Passage —
— BEGIN —
The premise was something out of a B-grade thriller. At 2 a.m. on Sunday, April 19, a car plunged into a ravine in Chihuahua, the sprawling Mexico state that borders Texas and New Mexico, killing four. According to the initial information, two of the deceased belonged to the State Investigation Agency (AEI in Spanish), while the other two were something else entirely.

In a tweet later that day, US Ambassador Ronald Johnson asserted that they were “US Embassy Personnel” without specifying further, while press reports identified them as “training officers,” an enigmatic label that only served to deepen the mystery. The five-vehicle convoy the car had been a part of was ostensibly returning from locating a remote drug lab in the Sierra Tarahumara Mountains, despite the fact that both the constitution and the terms of Mexico’s National Security Law of 2020 prohibit foreign agents from participating in any such operation on Mexican soil. What exactly then was going on?

At her morning press conference the following Monday, President Claudia Sheinbaum was unambiguous: the federal government had been unaware of the operation, whatever it was. Beginning with condolences for the deceased agents (despite later claims by right-wing media and Donald Trump press secretary Karoline Leavitt that she had omitted them), Sheinbaum confirmed that her government was seeking clarifications from both the embassy and the state government headed by the opposition National Action Party (PAN) politician Maru Campos.
— END —
Tasks to complete —
1. Answer these questions about the passage on the Chihuahua crash, one line each:
(a) At what time and on what date did the car plunge into the ravine?
(b) What term did US Ambassador Ronald Johnson use for two of the dead in his tweet?
(c) Which party does Chihuahua governor Maru Campos belong to?
2. Extend the passage on the Chihuahua car crash with a paragraph that picks up after its final sentence.

Source records:
— BEGIN —
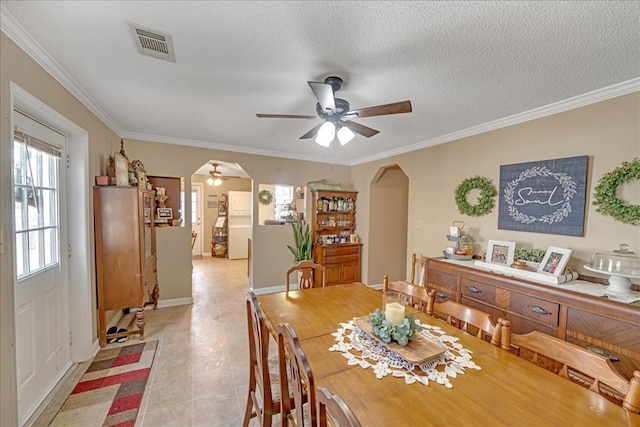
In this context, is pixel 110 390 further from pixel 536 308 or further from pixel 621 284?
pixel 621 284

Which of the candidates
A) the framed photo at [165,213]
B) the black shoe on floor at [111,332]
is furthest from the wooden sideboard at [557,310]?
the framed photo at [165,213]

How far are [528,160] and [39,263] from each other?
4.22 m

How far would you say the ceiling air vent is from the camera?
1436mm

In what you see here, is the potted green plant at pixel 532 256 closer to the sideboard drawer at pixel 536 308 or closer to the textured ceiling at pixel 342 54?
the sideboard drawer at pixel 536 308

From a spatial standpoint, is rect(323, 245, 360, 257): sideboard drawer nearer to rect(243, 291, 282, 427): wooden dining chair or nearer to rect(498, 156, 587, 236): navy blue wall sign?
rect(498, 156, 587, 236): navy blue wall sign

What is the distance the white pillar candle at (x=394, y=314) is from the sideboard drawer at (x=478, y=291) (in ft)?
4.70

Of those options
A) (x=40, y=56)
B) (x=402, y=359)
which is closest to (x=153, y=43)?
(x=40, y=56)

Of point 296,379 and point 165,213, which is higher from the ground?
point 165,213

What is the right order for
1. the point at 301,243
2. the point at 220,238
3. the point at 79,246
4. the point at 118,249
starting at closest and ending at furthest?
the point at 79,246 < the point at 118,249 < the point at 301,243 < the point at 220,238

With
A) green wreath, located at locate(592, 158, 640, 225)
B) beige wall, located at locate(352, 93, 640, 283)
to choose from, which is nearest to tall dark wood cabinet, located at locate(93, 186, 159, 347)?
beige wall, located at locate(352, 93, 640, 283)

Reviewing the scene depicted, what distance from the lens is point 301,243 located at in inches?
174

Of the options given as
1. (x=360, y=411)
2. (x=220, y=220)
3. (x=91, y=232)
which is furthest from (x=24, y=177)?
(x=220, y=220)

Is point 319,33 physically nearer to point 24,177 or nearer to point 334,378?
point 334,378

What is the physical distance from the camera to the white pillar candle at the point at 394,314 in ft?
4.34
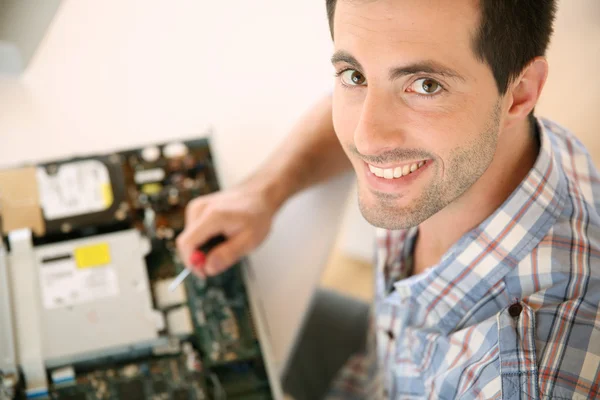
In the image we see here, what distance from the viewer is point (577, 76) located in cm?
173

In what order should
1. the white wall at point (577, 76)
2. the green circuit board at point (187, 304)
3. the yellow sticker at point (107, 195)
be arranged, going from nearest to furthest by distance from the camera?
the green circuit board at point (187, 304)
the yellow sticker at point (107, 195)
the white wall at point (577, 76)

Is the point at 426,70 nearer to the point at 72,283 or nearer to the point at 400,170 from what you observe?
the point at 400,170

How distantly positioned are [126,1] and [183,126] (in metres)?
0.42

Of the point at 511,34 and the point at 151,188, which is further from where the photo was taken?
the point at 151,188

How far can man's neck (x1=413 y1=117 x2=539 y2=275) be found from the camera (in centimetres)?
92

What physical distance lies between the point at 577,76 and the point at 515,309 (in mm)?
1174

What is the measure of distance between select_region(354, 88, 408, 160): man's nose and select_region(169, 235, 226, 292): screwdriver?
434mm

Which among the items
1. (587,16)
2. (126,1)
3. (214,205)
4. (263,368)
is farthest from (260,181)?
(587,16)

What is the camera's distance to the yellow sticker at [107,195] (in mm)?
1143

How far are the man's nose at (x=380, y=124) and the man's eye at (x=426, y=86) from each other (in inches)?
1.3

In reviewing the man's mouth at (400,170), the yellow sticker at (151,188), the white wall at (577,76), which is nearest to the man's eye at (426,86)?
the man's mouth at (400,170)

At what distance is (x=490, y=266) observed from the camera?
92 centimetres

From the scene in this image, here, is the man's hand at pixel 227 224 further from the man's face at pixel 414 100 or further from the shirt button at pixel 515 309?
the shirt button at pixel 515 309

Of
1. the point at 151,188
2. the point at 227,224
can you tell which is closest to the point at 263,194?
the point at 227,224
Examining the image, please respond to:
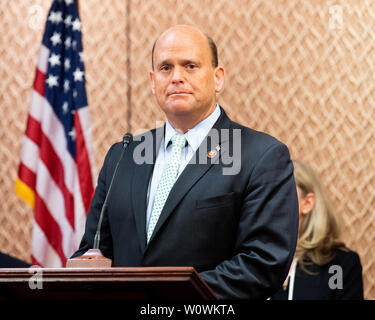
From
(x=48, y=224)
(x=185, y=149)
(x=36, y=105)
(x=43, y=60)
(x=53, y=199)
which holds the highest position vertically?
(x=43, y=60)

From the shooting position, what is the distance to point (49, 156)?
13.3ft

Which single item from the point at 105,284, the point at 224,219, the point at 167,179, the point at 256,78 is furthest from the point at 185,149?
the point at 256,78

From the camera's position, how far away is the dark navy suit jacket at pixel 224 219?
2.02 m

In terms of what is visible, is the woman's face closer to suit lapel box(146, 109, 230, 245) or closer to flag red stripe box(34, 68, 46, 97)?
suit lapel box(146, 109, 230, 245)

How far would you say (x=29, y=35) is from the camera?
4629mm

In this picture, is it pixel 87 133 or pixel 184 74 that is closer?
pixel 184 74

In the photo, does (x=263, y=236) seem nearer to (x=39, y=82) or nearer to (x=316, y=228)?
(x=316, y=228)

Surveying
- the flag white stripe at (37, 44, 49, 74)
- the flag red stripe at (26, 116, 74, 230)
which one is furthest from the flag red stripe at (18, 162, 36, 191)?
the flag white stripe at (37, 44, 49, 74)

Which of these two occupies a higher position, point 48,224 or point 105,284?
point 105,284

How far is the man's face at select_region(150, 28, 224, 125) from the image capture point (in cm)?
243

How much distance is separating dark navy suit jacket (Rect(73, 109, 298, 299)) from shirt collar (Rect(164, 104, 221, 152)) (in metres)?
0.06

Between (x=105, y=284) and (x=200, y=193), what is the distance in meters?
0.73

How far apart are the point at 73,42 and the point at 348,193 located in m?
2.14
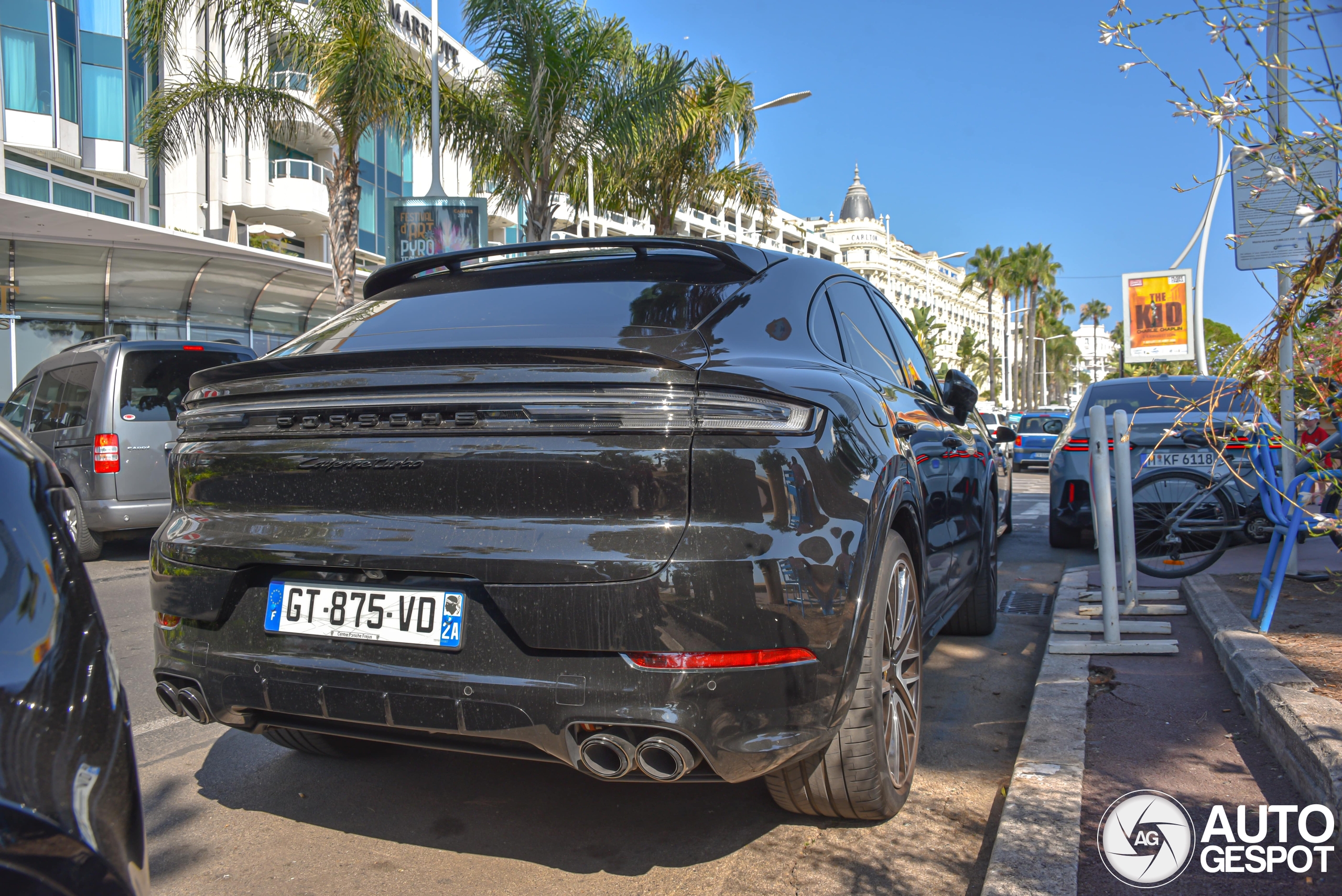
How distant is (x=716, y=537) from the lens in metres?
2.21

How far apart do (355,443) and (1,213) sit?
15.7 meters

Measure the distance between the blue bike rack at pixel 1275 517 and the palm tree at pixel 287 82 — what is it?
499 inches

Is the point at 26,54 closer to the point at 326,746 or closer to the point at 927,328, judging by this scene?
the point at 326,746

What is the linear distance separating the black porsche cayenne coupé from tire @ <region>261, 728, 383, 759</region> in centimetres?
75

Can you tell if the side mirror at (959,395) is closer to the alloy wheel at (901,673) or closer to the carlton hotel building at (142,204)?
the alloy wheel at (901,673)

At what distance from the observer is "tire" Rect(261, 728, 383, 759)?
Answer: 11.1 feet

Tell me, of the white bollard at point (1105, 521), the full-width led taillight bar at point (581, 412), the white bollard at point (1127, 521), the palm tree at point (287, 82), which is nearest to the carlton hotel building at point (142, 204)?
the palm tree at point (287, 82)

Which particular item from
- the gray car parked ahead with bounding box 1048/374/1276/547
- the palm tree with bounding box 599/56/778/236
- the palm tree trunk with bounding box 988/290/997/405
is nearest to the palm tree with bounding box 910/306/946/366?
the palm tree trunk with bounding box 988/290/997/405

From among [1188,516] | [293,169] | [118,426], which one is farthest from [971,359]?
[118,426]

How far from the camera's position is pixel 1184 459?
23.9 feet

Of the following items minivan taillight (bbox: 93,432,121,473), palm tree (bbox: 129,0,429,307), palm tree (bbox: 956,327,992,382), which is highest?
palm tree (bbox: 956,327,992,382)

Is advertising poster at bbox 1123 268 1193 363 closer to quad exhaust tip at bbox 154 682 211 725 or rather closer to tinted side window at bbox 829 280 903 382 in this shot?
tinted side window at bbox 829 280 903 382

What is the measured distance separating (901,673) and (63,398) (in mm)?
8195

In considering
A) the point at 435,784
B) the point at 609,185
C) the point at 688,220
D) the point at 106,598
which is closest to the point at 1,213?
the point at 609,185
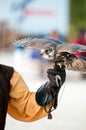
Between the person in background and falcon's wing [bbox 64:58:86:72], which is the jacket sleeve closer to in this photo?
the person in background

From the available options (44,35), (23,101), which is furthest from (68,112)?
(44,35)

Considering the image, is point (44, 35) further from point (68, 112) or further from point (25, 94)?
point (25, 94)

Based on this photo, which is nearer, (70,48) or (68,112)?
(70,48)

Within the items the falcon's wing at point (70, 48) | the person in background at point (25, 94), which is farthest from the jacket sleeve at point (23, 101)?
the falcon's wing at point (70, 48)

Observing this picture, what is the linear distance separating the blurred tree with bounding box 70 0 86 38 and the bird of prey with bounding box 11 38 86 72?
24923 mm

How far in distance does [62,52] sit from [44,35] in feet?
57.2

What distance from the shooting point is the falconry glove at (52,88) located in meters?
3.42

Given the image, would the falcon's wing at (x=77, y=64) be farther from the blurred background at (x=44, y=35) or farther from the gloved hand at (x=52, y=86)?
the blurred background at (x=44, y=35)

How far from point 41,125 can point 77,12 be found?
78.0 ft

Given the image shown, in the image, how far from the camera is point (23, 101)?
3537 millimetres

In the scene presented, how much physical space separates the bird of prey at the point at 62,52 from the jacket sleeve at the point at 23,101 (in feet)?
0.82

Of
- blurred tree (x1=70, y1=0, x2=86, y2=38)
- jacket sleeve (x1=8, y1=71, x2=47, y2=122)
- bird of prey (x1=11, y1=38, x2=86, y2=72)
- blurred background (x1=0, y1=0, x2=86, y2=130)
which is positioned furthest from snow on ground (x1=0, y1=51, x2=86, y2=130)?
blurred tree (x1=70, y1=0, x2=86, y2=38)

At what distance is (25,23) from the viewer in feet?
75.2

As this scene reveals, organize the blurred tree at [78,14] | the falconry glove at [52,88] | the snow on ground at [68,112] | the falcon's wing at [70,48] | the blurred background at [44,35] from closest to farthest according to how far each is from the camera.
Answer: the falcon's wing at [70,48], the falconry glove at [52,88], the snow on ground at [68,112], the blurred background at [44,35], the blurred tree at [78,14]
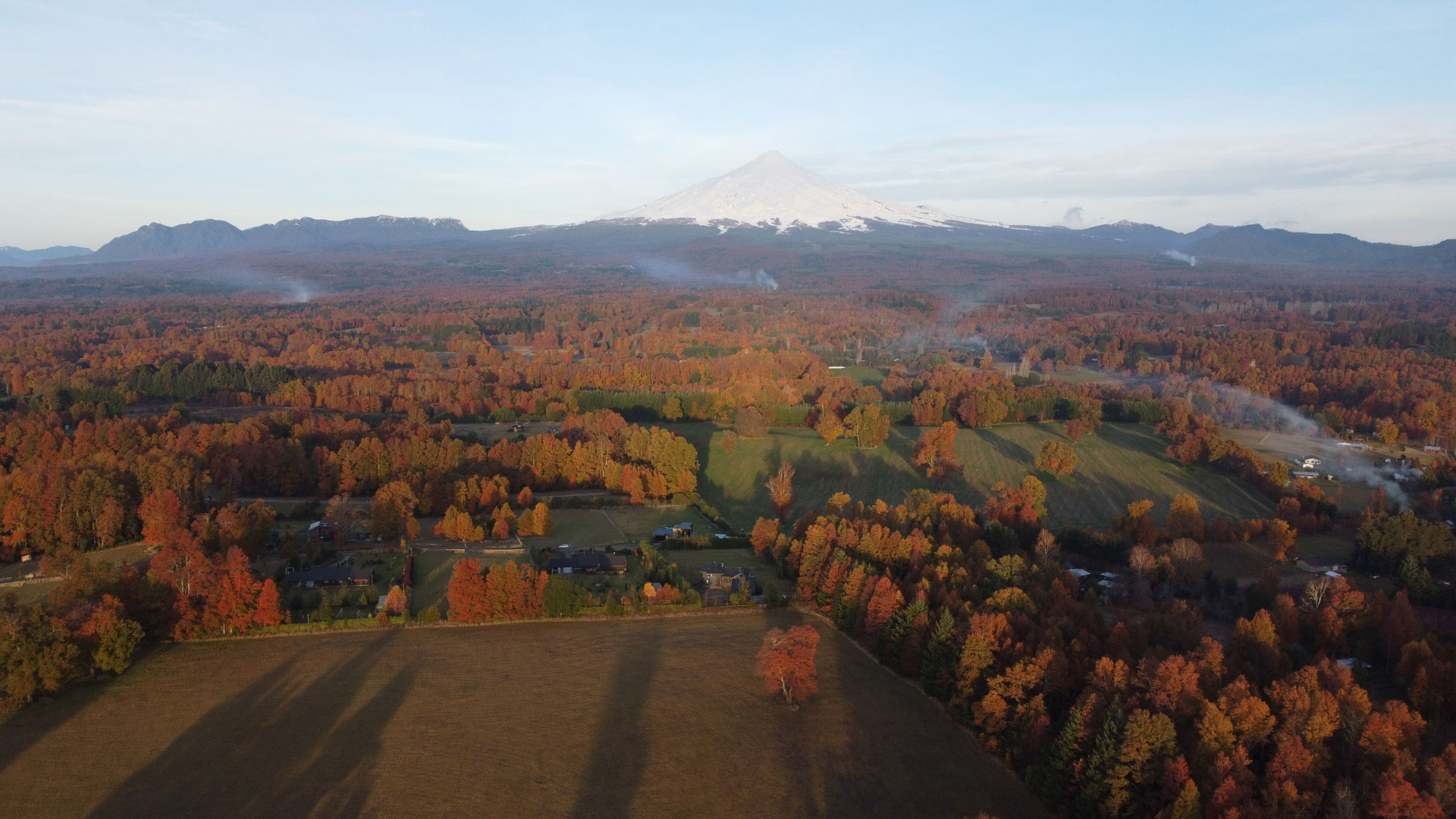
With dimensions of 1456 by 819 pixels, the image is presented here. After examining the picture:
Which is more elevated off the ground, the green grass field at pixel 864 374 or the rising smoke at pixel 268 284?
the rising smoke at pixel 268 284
— END —
Set of answers —
1.
(a) At 2 a.m. on Sunday, April 19.
(b) "US Embassy Personnel."
(c) The National Action Party (PAN).

2.
Following a day of fevered speculation, the Washington Post reported on Tuesday, April 21, that the US personnel in question were, in fact, Central Intelligence Agency (CIA) agents — a detail that Johnson, a former CIA agent himself, had conveniently left out. Two other CIA agents, it later emerged, were also part of the convoy and subsequently exited the country. Over the course of the week, Chihuahua’s Attorney General César Jáuregui desperately attempted to spin the revelations, with unwittingly hilarious results as the truth came to light. First, he said that the officers had been far away. Then, he conceded they had been on site but only for training purposes. Finally, he claimed that they had been performing drone training in a neighboring pueblo and conveniently asked to hitch a ride back to the airport.

All for naught: Jáuregui resigned on Monday April 27, the first casualty of a spreading political firestorm that, in real time, appeared to be confirming many Mexicans’ worst fears about US meddling dressed up as “anti-drug” coordination. And not just anywhere, but in an opposition-controlled border state.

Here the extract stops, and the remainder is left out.